Having been shown an assortment of Davy and Geordie Lamps, donated to the Institute, I soon began to think about the Miner’s Lamp which belonged to my Great Grandfather and which still has pride of place on the windowsill in my Grandparent’s house in South Shields. Much of my PhD research is concerned with representing the past in the present – a process of ‘palimpsest poetics’ which features in my thesis title – and it was only a matter of time before I had to embrace, as far as the North-East is concerned, one of the Elephants in the room of that past.

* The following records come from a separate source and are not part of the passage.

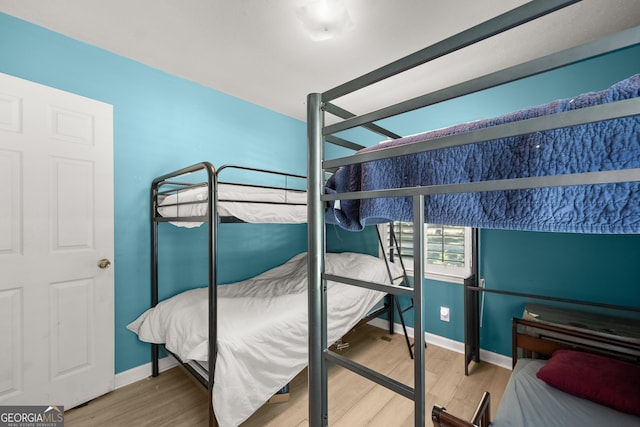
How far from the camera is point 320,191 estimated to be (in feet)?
3.23

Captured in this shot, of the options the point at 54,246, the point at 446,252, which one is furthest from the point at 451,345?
the point at 54,246

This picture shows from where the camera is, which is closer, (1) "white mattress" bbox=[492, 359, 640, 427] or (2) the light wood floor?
(1) "white mattress" bbox=[492, 359, 640, 427]

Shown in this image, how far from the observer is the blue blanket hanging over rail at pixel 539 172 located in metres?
0.54

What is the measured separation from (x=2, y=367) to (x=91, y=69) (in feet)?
6.35

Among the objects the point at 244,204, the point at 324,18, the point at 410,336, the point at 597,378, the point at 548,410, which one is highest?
the point at 324,18

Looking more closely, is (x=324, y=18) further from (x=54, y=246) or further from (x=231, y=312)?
(x=54, y=246)

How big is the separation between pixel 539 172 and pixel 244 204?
149 cm

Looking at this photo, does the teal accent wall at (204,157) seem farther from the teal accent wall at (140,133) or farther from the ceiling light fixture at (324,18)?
the ceiling light fixture at (324,18)

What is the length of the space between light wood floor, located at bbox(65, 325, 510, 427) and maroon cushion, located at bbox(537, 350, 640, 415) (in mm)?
619

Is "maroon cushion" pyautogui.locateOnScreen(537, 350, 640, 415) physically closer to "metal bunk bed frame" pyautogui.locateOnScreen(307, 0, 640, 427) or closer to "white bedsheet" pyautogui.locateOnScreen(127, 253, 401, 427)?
"metal bunk bed frame" pyautogui.locateOnScreen(307, 0, 640, 427)

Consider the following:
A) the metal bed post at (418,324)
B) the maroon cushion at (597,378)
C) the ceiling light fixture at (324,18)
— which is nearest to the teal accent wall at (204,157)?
the maroon cushion at (597,378)

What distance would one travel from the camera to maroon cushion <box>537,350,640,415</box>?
3.71 ft

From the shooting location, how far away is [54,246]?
1.67 metres

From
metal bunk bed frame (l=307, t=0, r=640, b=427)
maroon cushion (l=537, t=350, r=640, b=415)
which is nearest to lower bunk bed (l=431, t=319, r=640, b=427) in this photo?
maroon cushion (l=537, t=350, r=640, b=415)
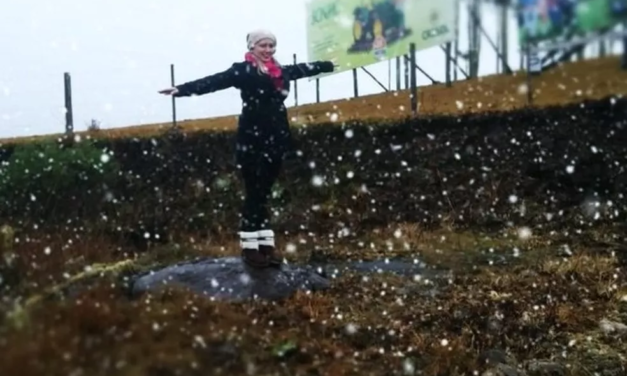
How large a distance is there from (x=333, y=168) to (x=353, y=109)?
113 cm

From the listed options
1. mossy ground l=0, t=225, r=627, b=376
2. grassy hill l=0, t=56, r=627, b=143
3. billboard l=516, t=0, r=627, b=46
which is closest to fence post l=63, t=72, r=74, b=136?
grassy hill l=0, t=56, r=627, b=143

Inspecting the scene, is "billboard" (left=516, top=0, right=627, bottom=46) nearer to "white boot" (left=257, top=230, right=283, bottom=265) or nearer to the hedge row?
"white boot" (left=257, top=230, right=283, bottom=265)

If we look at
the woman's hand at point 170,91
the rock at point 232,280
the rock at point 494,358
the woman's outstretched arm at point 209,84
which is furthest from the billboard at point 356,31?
the rock at point 494,358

Seamus Heaney, in Finders Keepers, discussing the work of Geoffrey Hill in a chapter called ‘Englands of the Mind’, says that:
“Hill’s celebration of Mercia has a double-focus: one a child’s-eye view, close to the common earth, the hoard of history, and the other the historian’s and scholar’s eye, inquisitive of meaning, bringing time past to bear on time present and vice versa.”

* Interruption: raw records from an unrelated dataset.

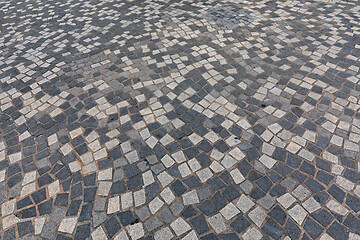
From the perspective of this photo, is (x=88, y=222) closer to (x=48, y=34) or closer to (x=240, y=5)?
(x=48, y=34)

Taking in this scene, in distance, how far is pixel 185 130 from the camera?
4.37 metres

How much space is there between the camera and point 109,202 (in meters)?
3.42

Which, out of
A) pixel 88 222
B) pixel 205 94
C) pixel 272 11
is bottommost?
pixel 88 222

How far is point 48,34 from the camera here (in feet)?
25.1

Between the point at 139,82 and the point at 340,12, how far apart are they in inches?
300

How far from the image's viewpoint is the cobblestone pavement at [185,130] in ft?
10.6

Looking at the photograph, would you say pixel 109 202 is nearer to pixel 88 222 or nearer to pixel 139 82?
pixel 88 222

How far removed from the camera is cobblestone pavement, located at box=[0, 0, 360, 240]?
3227 mm

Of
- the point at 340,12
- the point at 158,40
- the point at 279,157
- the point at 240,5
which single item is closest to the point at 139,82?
the point at 158,40

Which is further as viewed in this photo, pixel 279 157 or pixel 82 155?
pixel 82 155

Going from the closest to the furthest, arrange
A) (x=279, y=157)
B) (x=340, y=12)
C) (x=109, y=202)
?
(x=109, y=202) < (x=279, y=157) < (x=340, y=12)

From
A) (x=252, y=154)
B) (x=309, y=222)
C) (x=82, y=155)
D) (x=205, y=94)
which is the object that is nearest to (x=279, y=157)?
(x=252, y=154)

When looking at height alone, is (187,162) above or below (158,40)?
below

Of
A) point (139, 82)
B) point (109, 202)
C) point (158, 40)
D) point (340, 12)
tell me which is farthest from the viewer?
point (340, 12)
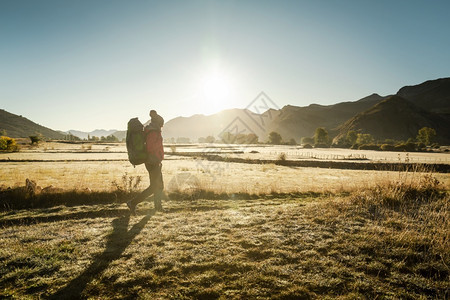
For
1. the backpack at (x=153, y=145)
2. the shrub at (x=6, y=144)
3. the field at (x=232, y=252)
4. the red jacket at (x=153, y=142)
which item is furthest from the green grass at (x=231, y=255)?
the shrub at (x=6, y=144)

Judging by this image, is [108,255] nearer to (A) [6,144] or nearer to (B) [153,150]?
(B) [153,150]

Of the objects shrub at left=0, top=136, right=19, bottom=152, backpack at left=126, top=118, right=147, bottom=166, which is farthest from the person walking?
shrub at left=0, top=136, right=19, bottom=152

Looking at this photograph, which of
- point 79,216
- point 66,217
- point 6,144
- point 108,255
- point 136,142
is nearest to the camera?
point 108,255

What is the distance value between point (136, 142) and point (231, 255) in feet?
15.9

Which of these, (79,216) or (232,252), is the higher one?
(232,252)

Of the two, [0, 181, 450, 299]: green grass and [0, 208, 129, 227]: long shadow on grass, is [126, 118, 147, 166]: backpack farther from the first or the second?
[0, 208, 129, 227]: long shadow on grass

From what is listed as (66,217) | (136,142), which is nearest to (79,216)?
(66,217)

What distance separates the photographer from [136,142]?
24.9ft

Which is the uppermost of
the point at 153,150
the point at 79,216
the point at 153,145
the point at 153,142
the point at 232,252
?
the point at 153,142

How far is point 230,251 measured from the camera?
16.9 feet

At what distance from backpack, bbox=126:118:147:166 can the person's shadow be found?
2017 mm

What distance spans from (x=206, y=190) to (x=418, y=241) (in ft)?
31.3

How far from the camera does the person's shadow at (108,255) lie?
360 centimetres

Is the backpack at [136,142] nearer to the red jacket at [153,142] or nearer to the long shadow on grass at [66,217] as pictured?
the red jacket at [153,142]
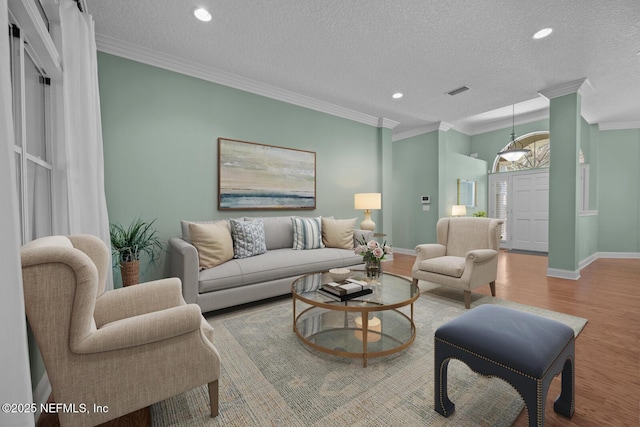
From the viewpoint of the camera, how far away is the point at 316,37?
281 centimetres

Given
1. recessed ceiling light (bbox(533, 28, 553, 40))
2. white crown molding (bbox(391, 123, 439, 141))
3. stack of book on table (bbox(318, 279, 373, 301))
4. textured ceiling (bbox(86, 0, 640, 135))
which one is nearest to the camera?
stack of book on table (bbox(318, 279, 373, 301))

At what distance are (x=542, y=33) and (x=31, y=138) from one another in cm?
438

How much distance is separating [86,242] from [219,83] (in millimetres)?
2733

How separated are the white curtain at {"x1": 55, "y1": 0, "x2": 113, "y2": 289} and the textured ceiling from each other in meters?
0.57

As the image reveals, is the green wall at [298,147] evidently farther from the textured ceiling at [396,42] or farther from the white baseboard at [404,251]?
the textured ceiling at [396,42]

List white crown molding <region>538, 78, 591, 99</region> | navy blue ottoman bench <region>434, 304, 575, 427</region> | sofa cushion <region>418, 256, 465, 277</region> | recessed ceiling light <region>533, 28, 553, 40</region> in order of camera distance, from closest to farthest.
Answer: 1. navy blue ottoman bench <region>434, 304, 575, 427</region>
2. recessed ceiling light <region>533, 28, 553, 40</region>
3. sofa cushion <region>418, 256, 465, 277</region>
4. white crown molding <region>538, 78, 591, 99</region>

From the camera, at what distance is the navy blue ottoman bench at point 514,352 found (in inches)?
44.8

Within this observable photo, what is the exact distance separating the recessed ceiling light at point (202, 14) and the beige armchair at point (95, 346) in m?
2.22

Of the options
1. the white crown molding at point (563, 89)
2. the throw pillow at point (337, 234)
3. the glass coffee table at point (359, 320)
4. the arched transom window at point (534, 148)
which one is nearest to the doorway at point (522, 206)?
the arched transom window at point (534, 148)

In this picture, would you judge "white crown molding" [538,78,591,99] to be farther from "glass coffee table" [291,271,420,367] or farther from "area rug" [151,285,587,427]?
"area rug" [151,285,587,427]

The poem I ended up writing, ‘Forst’, hopes to achieve Heaney’s multiplicity of time, bearing – simultaneously, perhaps – onto the past and the present. I use two Geordie dialect words – ‘forst’ (first) and ‘marras’ (mates/equals) – in combination with a more standardised English language structure. Readers, or listeners, of my poem will note that the dialect, combined with non-dialect words and phrases, often in complex patterns of consonance, make it a tough thing to read or listen to. Without going into a detailed assessment of my use of stressed or unstressed syllables and rhyme schemes or their lack, I will just say that the inconsistency in dialect throughout the poem is something that I have been quizzed about. But this is how we talk (taa’k), isn’t it? I’m proud to still call myself (caall mesel) a Geordie, or a Sanddancer, but I realise that I (aa) don’t speak the way my Great Grandfather would have done, his life spent beneath the earth in South Tyneside, with his marras, hewers and putters. I’ve never been down a pit (unless you count the replica drift mine at Beamish), and here I am doing a PhD in Creative Writing, for God’s sake. Nicholas Moore, me Great Granfathaa, could never have dreamt of such an existence!
So, the poem is an ode, of sorts, to the past: an acknowledgement of where I’ve come from and how the working lives and their associated traditions (the New Year ritual of first footing didn’t, as far as I can ascertain, reach any further south than County Durham) of the people in this area that birthed me have come to bear on the reality of my present. Which is what I think The Mining Institute does: it serves as a time capsule, in a way, chronicling the documents, maps, diaries and logs of mines and miners, yes, but it also functions in the present day as a place for learning to continue to flourish. A living genealogy.
Joanne kindly made a recording of me reading ‘Forst’, which will be up on the Write Around The Toon website soon. Sadly, I was unable to be filmed in situ within the venue, though Bernie was, and you should take a deeks (have a look) at her film, which explains her own research into the effect of mining in parts of County Durham on the lives of its women. Additionally, why not make a visit to TMI yourself? You never know what you might find, beneath that great statue of the Institute’s founder, Nicholas Wood.